On 2011 Mar 11, at 3:01 AM, Wolfgang Eichberger wrote:
There are some well known archives out there in the internet, but some
OSes mentioned in the PDP-11 faq and other sources are kinda hiding
from me.
Let's start here: As I was reading the Ersatz-11 documentation file I
stumbled upon "Fox 2/30 OS".
Does anyone now something about this OS? Did any copies of this system
or documentation and software survive? The only reference I have
found so far since I read the Ersatz-11 docs is here:
http://archive.computerhistory.org/resources/text/Foxboro/
Foxboro.Fox...
(can't look at this file at the moment as I am on a slooooow internet
connection). All I found out is there's a strong focus on process
control in this system as well at it should be some kind of OEM.

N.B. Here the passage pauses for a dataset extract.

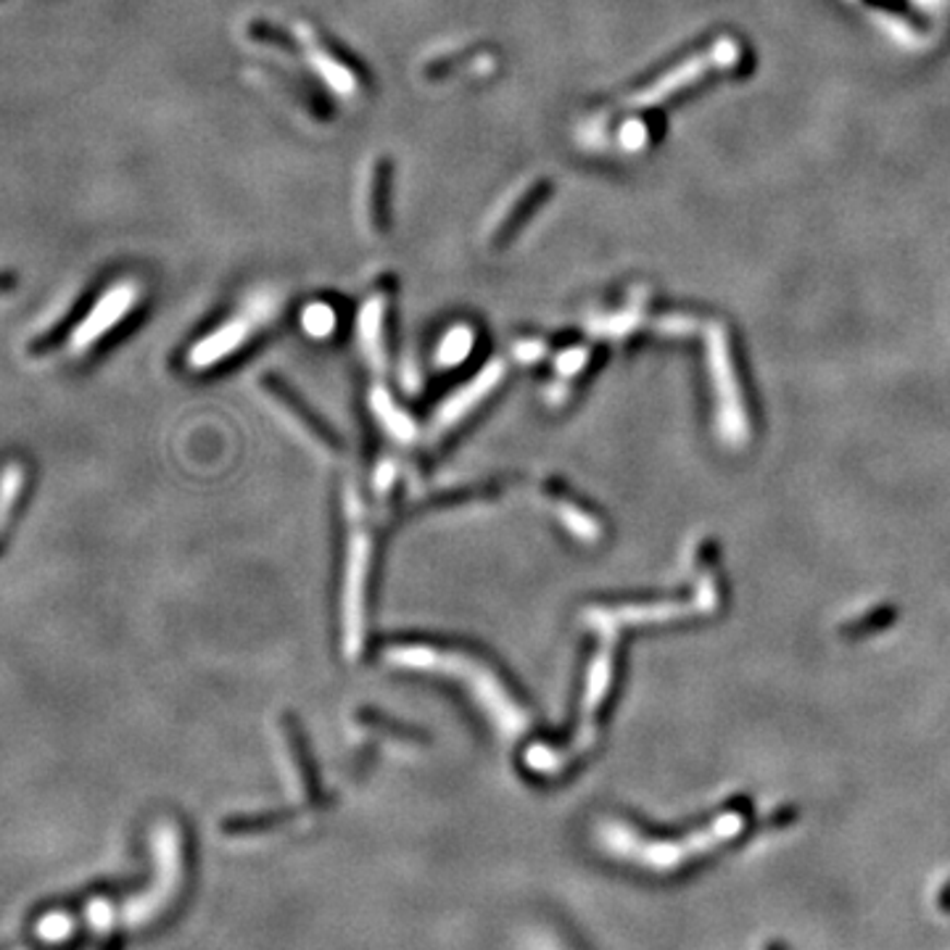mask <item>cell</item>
I'll return each mask as SVG.
<instances>
[{"label":"cell","mask_w":950,"mask_h":950,"mask_svg":"<svg viewBox=\"0 0 950 950\" xmlns=\"http://www.w3.org/2000/svg\"><path fill=\"white\" fill-rule=\"evenodd\" d=\"M299 32H301L304 43H307L309 61H312L314 72H320V78L325 80L328 85L333 87V91H339L341 95H352L354 91H357V80H354V74L348 72V69L339 59H333V56L320 46V40H314V35L309 32V27H304L301 24Z\"/></svg>","instance_id":"5b68a950"},{"label":"cell","mask_w":950,"mask_h":950,"mask_svg":"<svg viewBox=\"0 0 950 950\" xmlns=\"http://www.w3.org/2000/svg\"><path fill=\"white\" fill-rule=\"evenodd\" d=\"M473 346V335L471 331H465V328H458V331H452L443 339V346L439 352V363L441 365H458L462 359L467 357V352H471Z\"/></svg>","instance_id":"9c48e42d"},{"label":"cell","mask_w":950,"mask_h":950,"mask_svg":"<svg viewBox=\"0 0 950 950\" xmlns=\"http://www.w3.org/2000/svg\"><path fill=\"white\" fill-rule=\"evenodd\" d=\"M499 376H502V365L494 363V365L486 367V370L480 372V376L475 378L473 383L467 385V389H462L458 396H452L447 404H443V409L439 412V417H436V426H439V428L441 426H452V423L458 420V417L465 415V412L471 409L473 404L478 402V399L484 396L494 383H497Z\"/></svg>","instance_id":"52a82bcc"},{"label":"cell","mask_w":950,"mask_h":950,"mask_svg":"<svg viewBox=\"0 0 950 950\" xmlns=\"http://www.w3.org/2000/svg\"><path fill=\"white\" fill-rule=\"evenodd\" d=\"M389 657L399 665H409V668H428V670H447L454 674L471 687L475 700L486 708L497 721V726L504 734H518L523 732L525 715L515 702L502 692L497 681L491 679V674L486 668H480L478 663L467 661V657L452 655V652H436L428 648H399L391 650Z\"/></svg>","instance_id":"6da1fadb"},{"label":"cell","mask_w":950,"mask_h":950,"mask_svg":"<svg viewBox=\"0 0 950 950\" xmlns=\"http://www.w3.org/2000/svg\"><path fill=\"white\" fill-rule=\"evenodd\" d=\"M304 325L312 335H325L333 328V312L328 307H309L304 312Z\"/></svg>","instance_id":"8fae6325"},{"label":"cell","mask_w":950,"mask_h":950,"mask_svg":"<svg viewBox=\"0 0 950 950\" xmlns=\"http://www.w3.org/2000/svg\"><path fill=\"white\" fill-rule=\"evenodd\" d=\"M363 525L354 518V538H352V560H348V581H346V648L357 650L363 642V584L367 566V536Z\"/></svg>","instance_id":"7a4b0ae2"},{"label":"cell","mask_w":950,"mask_h":950,"mask_svg":"<svg viewBox=\"0 0 950 950\" xmlns=\"http://www.w3.org/2000/svg\"><path fill=\"white\" fill-rule=\"evenodd\" d=\"M251 331V320H233L227 325H222L217 333L209 335L206 341H201L199 346L190 354V363L195 367H206L219 363L225 354H230L233 348H238L246 341V335Z\"/></svg>","instance_id":"277c9868"},{"label":"cell","mask_w":950,"mask_h":950,"mask_svg":"<svg viewBox=\"0 0 950 950\" xmlns=\"http://www.w3.org/2000/svg\"><path fill=\"white\" fill-rule=\"evenodd\" d=\"M376 407H378L380 415H383L385 426H389L391 430H394L396 436H412L409 420H407V417L402 415V412H396L394 407H391V399L385 396L383 391H380V394H376Z\"/></svg>","instance_id":"30bf717a"},{"label":"cell","mask_w":950,"mask_h":950,"mask_svg":"<svg viewBox=\"0 0 950 950\" xmlns=\"http://www.w3.org/2000/svg\"><path fill=\"white\" fill-rule=\"evenodd\" d=\"M380 322H383V301L370 299L365 304L363 317H359V328H363V335H365V348L370 352V357H378Z\"/></svg>","instance_id":"ba28073f"},{"label":"cell","mask_w":950,"mask_h":950,"mask_svg":"<svg viewBox=\"0 0 950 950\" xmlns=\"http://www.w3.org/2000/svg\"><path fill=\"white\" fill-rule=\"evenodd\" d=\"M385 199H389V167L383 158L372 162L365 175V222L370 230H383L385 227Z\"/></svg>","instance_id":"8992f818"},{"label":"cell","mask_w":950,"mask_h":950,"mask_svg":"<svg viewBox=\"0 0 950 950\" xmlns=\"http://www.w3.org/2000/svg\"><path fill=\"white\" fill-rule=\"evenodd\" d=\"M549 195V182L547 180H534L529 186L521 188V193L512 195L510 201L502 206V212L491 219L489 225V240L491 244H502L510 236H515L518 230L525 225V219L542 206V201Z\"/></svg>","instance_id":"3957f363"}]
</instances>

I have a very passing acquaintance with a Foxboro system. When I
mentioned this on the list a couple of years ago Al supplied some
Foxboro docs via bitsavers. They seemed to suggest that the Fox-1 used
or was a minicomputer of Foxboro's own design and manufacture ca. 1969,
for their large-plant/heavy-industry computer-based process control
system.
It would be interesting then if the Fox-2 was PDP-11-based. That is,
did Foxboro give up on making their own hardware, take their
process-control software/OS and port it to PDP-11 hardware and then
sell rebadged PDP-11s?
I extracted a couple of photos from the Fox-2 doc at the
archive.computerhistory.org:
http://www3.telus.net/~bhilpert/tmp/foxboro/
So for PDP-11 experts, could the machine in the photos be a
rebadged/OEM PDP-11 ca. 1972 ?
There are some CPU specs in the Fox-2 doc and some hints that sound
like a pdp-11 (8 registers, 16-bit), and "The address space may be
filled by core memory and peripheral-device registers. The top 4,096
words generally are reserved for such registers."